October 25, 2006
Travel & Leisure
By Peter Jon Lindberg
New Yorkers looking for the small-town quality of life in the big city, and visitors who shun the spoon-fed tourist spots, are now flocking to Brooklyn. Travel writer and Brooklynite Peter Jon Lindberg often travels the world without leaving Brooklyn.
It seems that a postcard from Brooklyn isn't complete without a couple of paragraphs about Bruce Ratner's Atlantic Yards proposal:
The fiercest battle, however, centers on Atlantic Yards, a $4.2 billion development that would bring 16 residential and commercial towers and a Frank Gehry–designed basketball arena to the corner of Flatbush and Atlantic Avenues, already one of the most congested intersections in the city. The 22-acre complex would replace a derelict rail yard—as well as seven residential blocks of not-at-all-derelict Prospect Heights. Most tenants and homeowners in the project’s footprint have already vacated their apartments, but a handful still remain, refusing buyout offers and possibly forcing an eminent domain action.

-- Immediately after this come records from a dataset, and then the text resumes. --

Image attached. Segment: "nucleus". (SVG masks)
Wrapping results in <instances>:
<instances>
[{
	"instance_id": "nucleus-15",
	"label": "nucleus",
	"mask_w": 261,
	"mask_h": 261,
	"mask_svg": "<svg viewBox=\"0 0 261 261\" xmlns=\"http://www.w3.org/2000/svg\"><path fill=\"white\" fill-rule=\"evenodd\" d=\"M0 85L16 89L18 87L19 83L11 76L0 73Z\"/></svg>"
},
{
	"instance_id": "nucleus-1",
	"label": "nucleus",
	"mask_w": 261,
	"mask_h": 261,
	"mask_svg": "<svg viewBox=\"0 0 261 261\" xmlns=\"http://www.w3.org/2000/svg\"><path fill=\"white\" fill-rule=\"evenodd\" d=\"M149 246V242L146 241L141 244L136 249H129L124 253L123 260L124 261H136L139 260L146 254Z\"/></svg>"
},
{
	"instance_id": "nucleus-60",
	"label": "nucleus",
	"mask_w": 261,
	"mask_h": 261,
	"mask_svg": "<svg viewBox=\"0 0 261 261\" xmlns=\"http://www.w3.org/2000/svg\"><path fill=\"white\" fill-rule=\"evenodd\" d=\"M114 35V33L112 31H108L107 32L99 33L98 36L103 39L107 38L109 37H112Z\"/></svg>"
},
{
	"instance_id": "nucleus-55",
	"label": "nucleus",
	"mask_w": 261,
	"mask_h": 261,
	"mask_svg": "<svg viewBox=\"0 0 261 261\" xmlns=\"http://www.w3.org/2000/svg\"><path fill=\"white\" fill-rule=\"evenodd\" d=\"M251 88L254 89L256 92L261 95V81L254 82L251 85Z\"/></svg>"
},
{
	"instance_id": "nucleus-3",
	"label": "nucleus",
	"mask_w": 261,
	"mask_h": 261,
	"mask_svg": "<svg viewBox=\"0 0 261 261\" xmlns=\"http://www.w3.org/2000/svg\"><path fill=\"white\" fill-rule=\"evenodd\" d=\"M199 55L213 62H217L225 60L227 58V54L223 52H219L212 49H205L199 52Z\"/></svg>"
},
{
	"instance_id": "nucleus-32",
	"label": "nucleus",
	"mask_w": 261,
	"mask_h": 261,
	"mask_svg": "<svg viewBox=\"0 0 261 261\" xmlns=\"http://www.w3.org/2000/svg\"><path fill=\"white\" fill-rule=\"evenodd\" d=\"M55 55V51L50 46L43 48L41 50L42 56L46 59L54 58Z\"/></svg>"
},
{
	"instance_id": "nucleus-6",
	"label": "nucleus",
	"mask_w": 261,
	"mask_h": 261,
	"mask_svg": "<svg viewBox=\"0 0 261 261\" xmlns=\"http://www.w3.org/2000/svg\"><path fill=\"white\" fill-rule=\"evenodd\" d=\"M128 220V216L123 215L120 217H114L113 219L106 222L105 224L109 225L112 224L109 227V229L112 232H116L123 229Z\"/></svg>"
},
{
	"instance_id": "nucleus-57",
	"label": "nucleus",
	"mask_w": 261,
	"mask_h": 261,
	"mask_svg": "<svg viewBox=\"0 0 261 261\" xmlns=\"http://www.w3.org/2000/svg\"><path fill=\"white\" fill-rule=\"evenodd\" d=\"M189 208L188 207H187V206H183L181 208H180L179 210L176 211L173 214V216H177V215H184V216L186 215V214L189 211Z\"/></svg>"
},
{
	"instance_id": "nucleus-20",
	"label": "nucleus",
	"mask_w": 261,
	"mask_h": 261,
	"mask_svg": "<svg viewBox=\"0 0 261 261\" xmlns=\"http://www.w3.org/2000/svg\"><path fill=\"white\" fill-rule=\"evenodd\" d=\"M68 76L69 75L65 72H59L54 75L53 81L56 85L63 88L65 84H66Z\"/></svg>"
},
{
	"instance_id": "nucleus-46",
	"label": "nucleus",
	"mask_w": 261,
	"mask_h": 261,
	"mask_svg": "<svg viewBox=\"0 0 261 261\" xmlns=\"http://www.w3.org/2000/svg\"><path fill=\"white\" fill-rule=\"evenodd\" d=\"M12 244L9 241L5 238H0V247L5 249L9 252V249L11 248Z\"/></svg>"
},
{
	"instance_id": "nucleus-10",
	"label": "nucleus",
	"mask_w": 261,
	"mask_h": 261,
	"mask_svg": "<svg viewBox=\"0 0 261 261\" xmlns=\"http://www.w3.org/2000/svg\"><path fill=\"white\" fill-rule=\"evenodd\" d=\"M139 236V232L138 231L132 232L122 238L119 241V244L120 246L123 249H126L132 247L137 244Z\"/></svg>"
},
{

The pros and cons are both outsized. According to an environmental-impact study, Atlantic Yards would cast a literal shadow over surrounding low-rise neighborhoods, place a significant strain on mass transit, and knot up some 60 intersections in gridlock. It would also supply 2,250 subsidized apartments for low- and middle-income residents (an increasingly threatened population in New York), create thousands of jobs, add up to $1.5 billion in tax revenue, and relocate the New Jersey Nets to a legendarily jilted sports town that’s gone five decades without a big-league team.
Brooklyn desperately needs affordable housing. And an NBA franchise would be a potent symbol and point of pride for still bereft trolley dodgers. Yet Atlantic Yards seems grotesquely proportioned, the proverbial bazooka-on-a-quail-hunt. If approved, it will be the biggest and costliest development in Brooklyn’s history: a Manhattan-scale megaplex in a borough defined by its small neighborhood charms.
NoLandGrab: Lindberg might want to check that $1.5-billion number with "The Mad Factchecker" Norman Oder, who finds that the Empire State Development Corporation calculates the benefits at around $1.4 billion, but without considering substantial public costs.